WORK REQUIRED => When you reach the line below that has "Tract 6 Lehne Loop, Buchanan Dam, TX 78609", start returning lines exactly, and stop after the line that has "中古】MacBook 12-inch Early"; skip the pictures.

[Web page caption snippets]
★ ★ ★

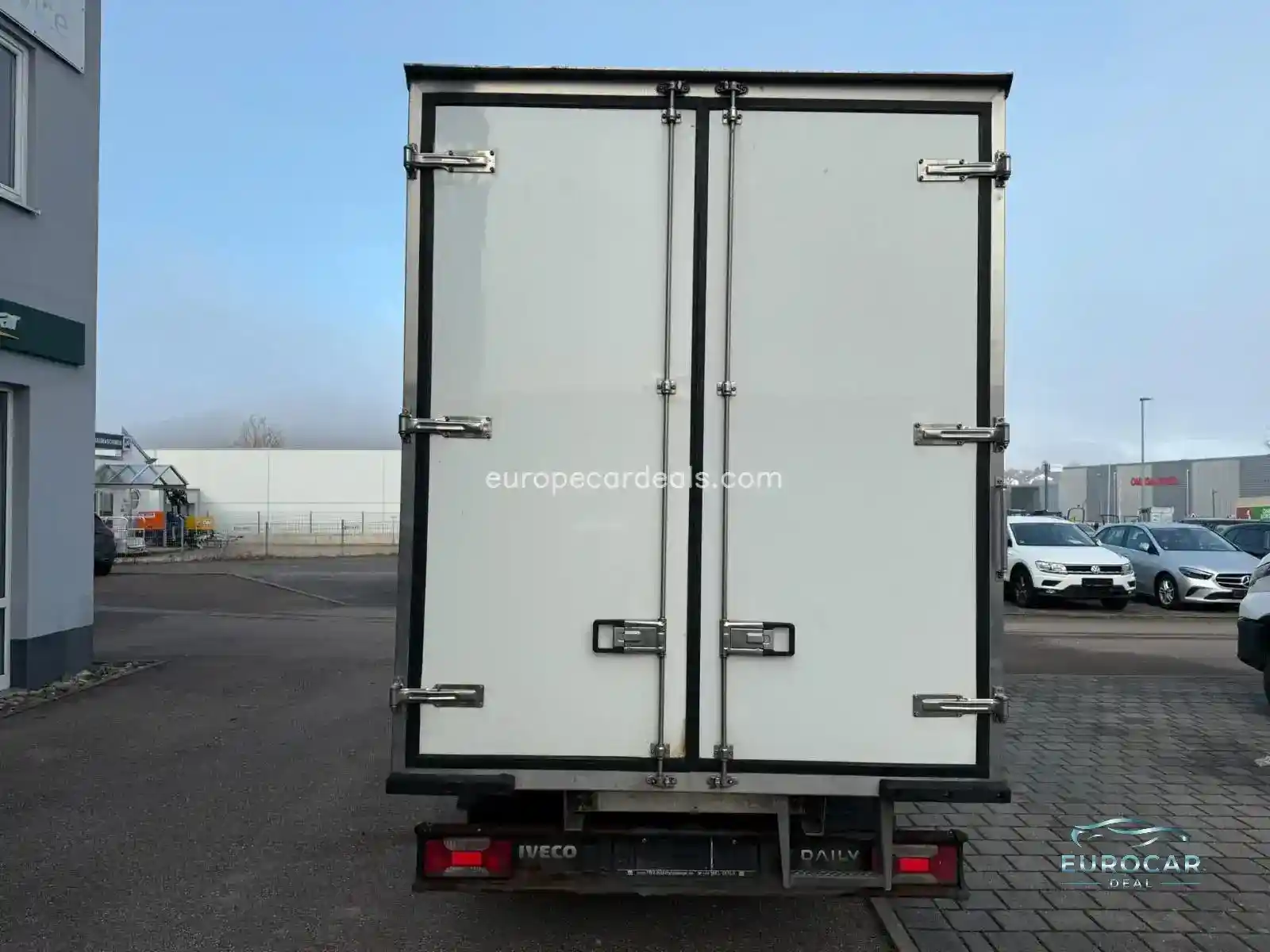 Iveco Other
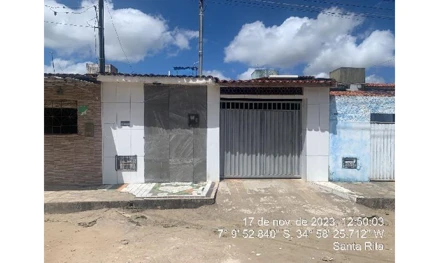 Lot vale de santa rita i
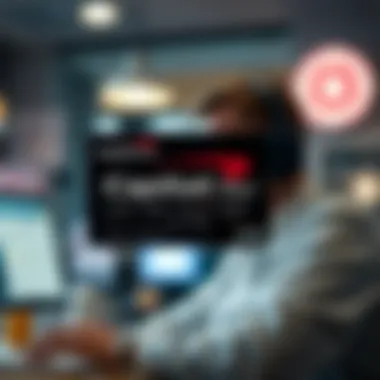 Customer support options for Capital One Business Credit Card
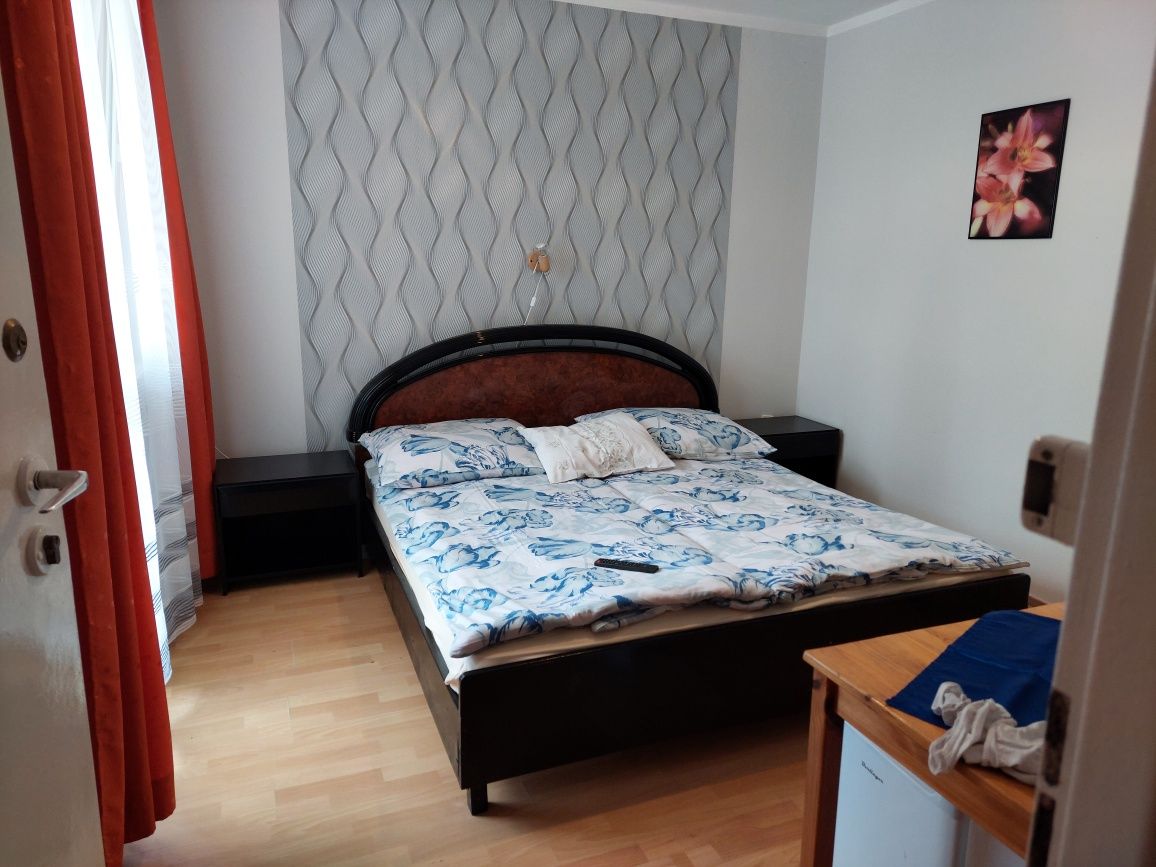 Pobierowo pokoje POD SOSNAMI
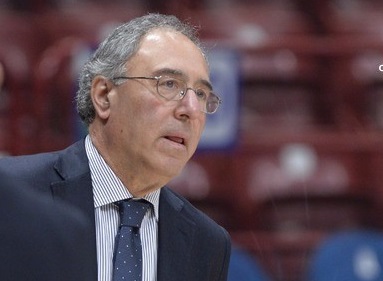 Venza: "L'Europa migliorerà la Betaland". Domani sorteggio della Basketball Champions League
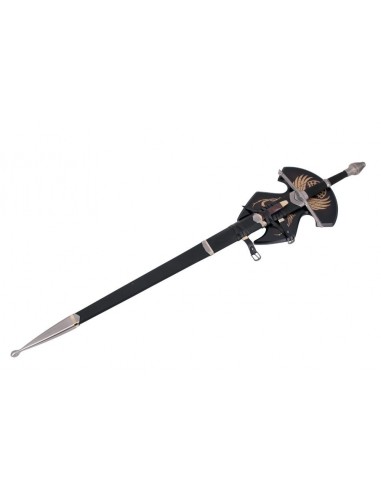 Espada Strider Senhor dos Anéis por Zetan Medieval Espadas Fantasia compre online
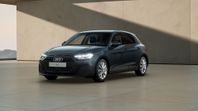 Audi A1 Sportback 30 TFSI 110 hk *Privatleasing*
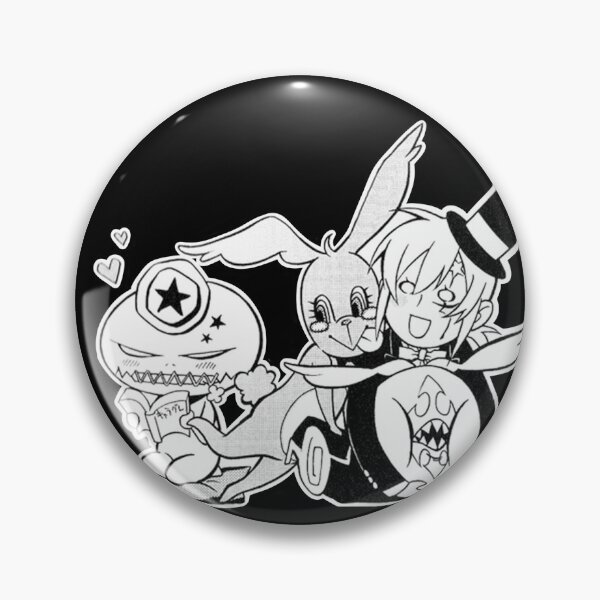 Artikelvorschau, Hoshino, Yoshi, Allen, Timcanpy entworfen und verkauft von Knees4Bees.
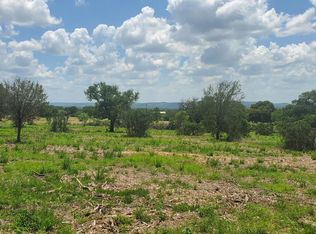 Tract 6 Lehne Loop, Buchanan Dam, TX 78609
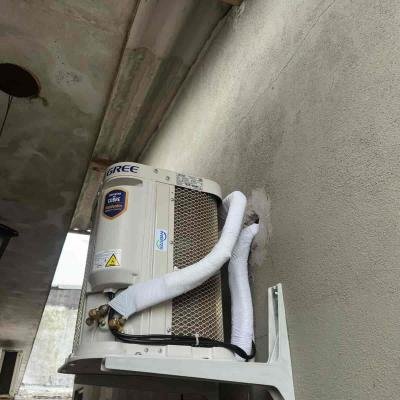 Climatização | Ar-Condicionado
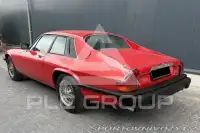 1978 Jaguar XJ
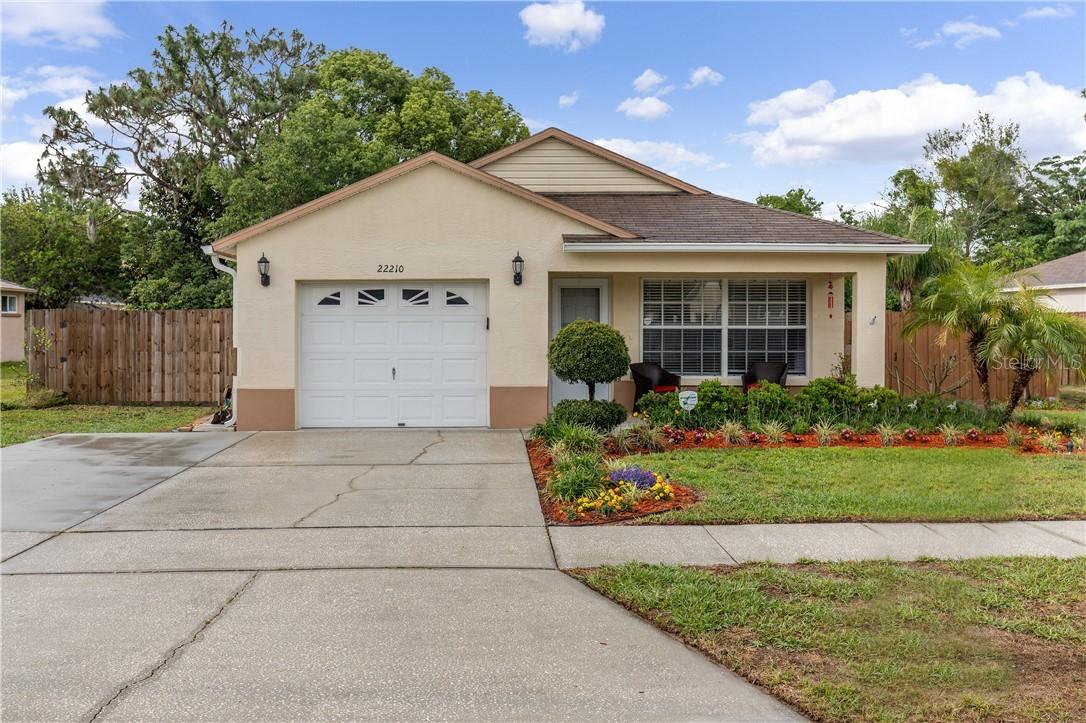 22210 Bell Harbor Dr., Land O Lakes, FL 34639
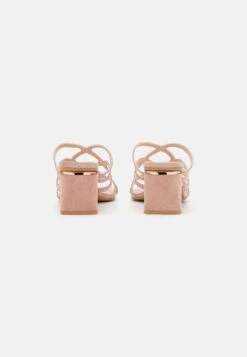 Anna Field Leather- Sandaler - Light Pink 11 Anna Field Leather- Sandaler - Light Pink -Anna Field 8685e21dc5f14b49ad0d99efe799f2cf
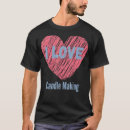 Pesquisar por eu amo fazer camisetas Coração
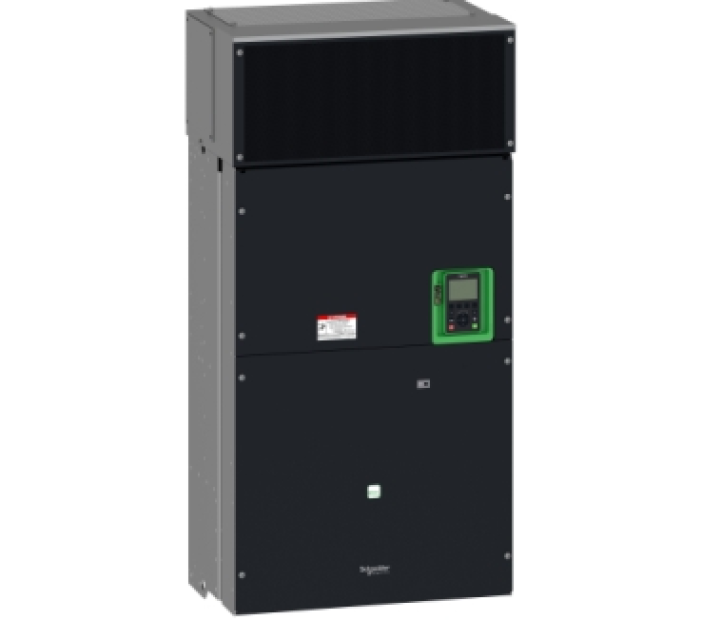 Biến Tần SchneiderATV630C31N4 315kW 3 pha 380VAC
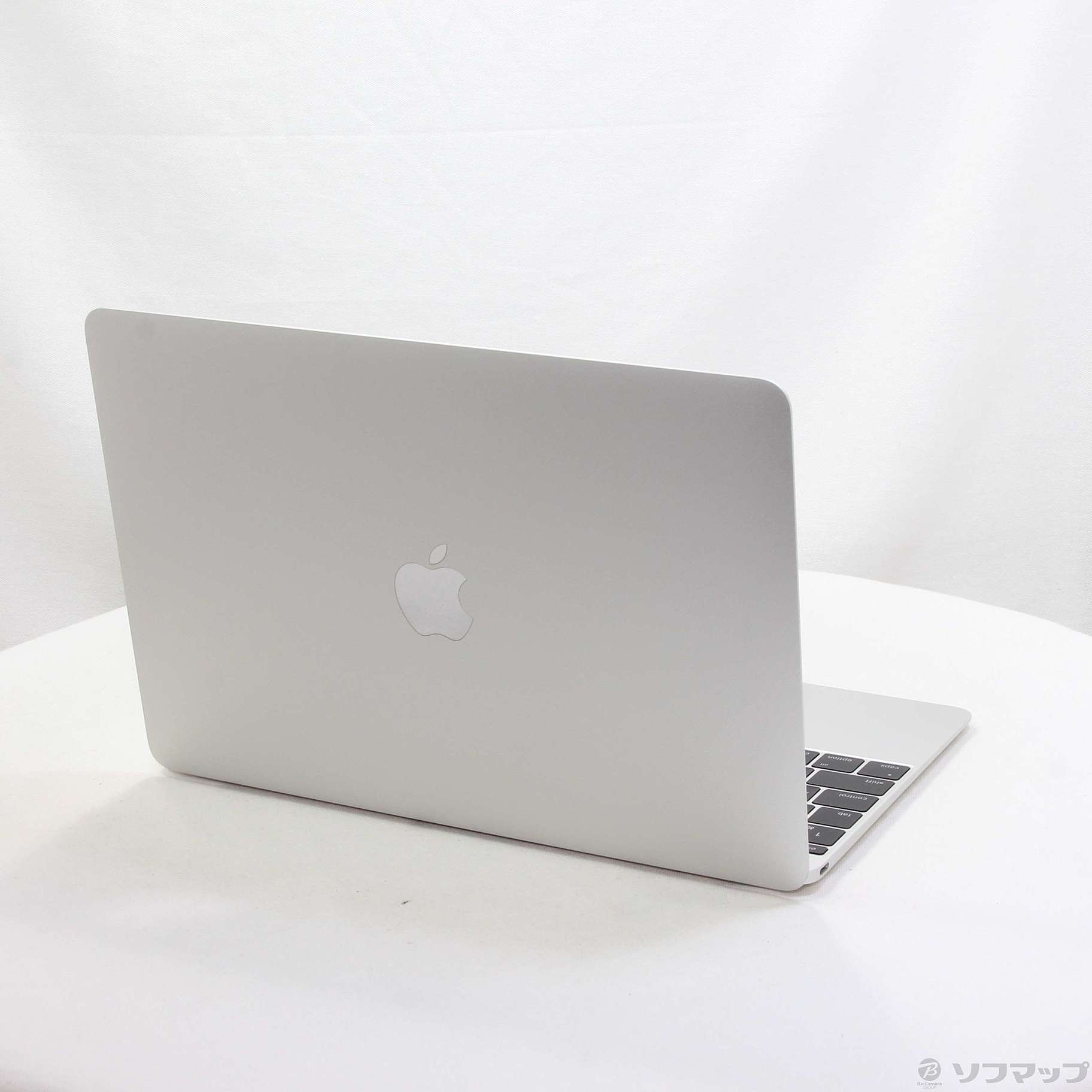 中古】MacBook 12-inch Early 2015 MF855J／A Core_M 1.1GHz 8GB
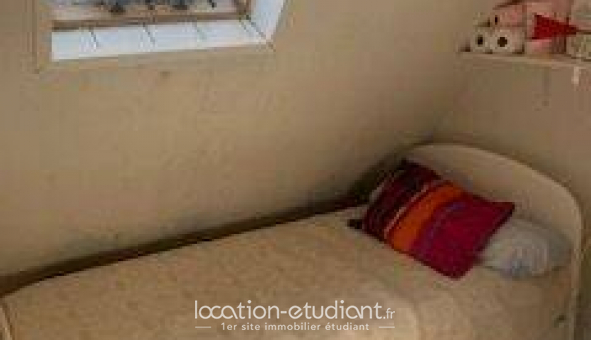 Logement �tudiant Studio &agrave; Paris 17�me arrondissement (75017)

★ ★ ★

ANSWER TO THIS PROBLEM =>
 Tract 6 Lehne Loop, Buchanan Dam, TX 78609
 Climatização | Ar-Condicionado
 1978 Jaguar XJ
 22210 Bell Harbor Dr., Land O Lakes, FL 34639
 Anna Field Leather- Sandaler - Light Pink 11 Anna Field Leather- Sandaler - Light Pink -Anna Field 8685e21dc5f14b49ad0d99efe799f2cf
 Pesquisar por eu amo fazer camisetas Coração
 Biến Tần SchneiderATV630C31N4 315kW 3 pha 380VAC
 中古】MacBook 12-inch Early 2015 MF855J／A Core_M 1.1GHz 8GB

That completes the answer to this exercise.